不只是散点图，该方法还支持线形图，只需要指定 kind="line" 参数即可。线形图和散点图适用于不同类型的数据。线形态绘制时还会自动给出 95% 的置信区间。

In [8]:

sns.relplot(x="sepal_length", y="petal_length",
            hue="species", style="species", kind="line", data=iris)
/opt/conda/lib/python3.6/site-packages/scipy/stats/stats.py:1713: FutureWarning: Using a non-tuple sequence for multidimensional indexing is deprecated; use `arr[tuple(seq)]` instead of `arr[seq]`. In the future this will be interpreted as an array index, `arr[np.array(seq)]`, which will result either in an error or a different result.
  return np.add.reduce(sorted[indexer] * weights, axis=axis) / sumval

Out[8]:

<seaborn.axisgrid.FacetGrid at 0x7f9c18fe5048>

你会发现，上面我们一个提到了 3 个 API，分别是：relplot，scatterplot 和 lineplot。实际上，你可以把我们已经练习过的 relplot 看作是 scatterplot 和 lineplot 的结合版本。

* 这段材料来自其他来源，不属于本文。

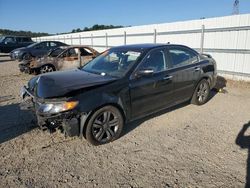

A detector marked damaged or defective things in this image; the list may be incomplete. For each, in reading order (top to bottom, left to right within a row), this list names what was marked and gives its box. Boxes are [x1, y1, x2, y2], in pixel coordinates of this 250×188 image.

这里就要提到 Seaborn 中的 API 层级概念，Seaborn 中的 API 分为 Figure-level 和 Axes-level 两种。`relplot` 就是一个 Figure-level 接口，而 `scatterplot` 和 `lineplot` 则是 Axes-level 接口。

Figure-level 和 Axes-level API 的区别在于，Axes-level 的函数可以实现与 Matplotlib 更灵活和紧密的结合，而 Figure-level 则更像是「懒人函数」，适合于快速应用。

例如上方的图，我们也可以使用 lineplot 函数绘制，你只需要取消掉 relplot 中的 kind 参数即可。

In [9]:

sns.lineplot(x="sepal_length", y="petal_length",
             hue="species", style="species", data=iris)
/opt/conda/lib/python3.6/site-packages/scipy/stats/stats.py:1713: FutureWarning: Using a non-tuple sequence for multidimensional indexing is deprecated; use `arr[tuple(seq)]` instead of `arr[seq]`. In the future this will be interpreted as an array index, `arr[np.array(seq)]`, which will result either in an error or a different result.
  return np.add.reduce(sorted[indexer] * weights, axis=axis) / sumval

Out[9]:

<matplotlib.axes._subplots.AxesSubplot at 0x7f9c18e984a8>

类别图

与关联图相似，类别图的 Figure-level 接口是 catplot，其为 categorical plots 的缩写。而 catplot 实际上是如下 Axes-level 绘图 API 的集合：

分类散点图:
- stripplot() (kind="strip")
- swarmplot() (kind="swarm")
分类分布图:
- boxplot() (kind="box")
- violinplot() (kind="violin")
- boxenplot() (kind="boxen")
分类估计图:
- pointplot() (kind="point")
- barplot() (kind="bar")
- countplot() (kind="count")

下面，我们看一下 catplot 绘图效果。该方法默认是绘制 kind="strip" 散点图。

In [10]:

sns.catplot(x="sepal_length", y="species", data=iris)

Out[10]:

<seaborn.axisgrid.FacetGrid at 0x7f9c18e58f28>

kind="swarm" 可以让散点按照 beeswarm 的方式防止重叠，可以更好地观测数据分布。

In [11]:

sns.catplot(x="sepal_length", y="species", kind="swarm", data=iris)

Out[11]:

<seaborn.axisgrid.FacetGrid at 0x7f9c19021358>

同理，hue= 参数可以给图像引入另一个维度，由于 iris 数据集只有一个类别列，我们这里就不再添加 hue= 参数了。如果一个数据集有多个类别，hue= 参数就可以让数据点有更好的区分。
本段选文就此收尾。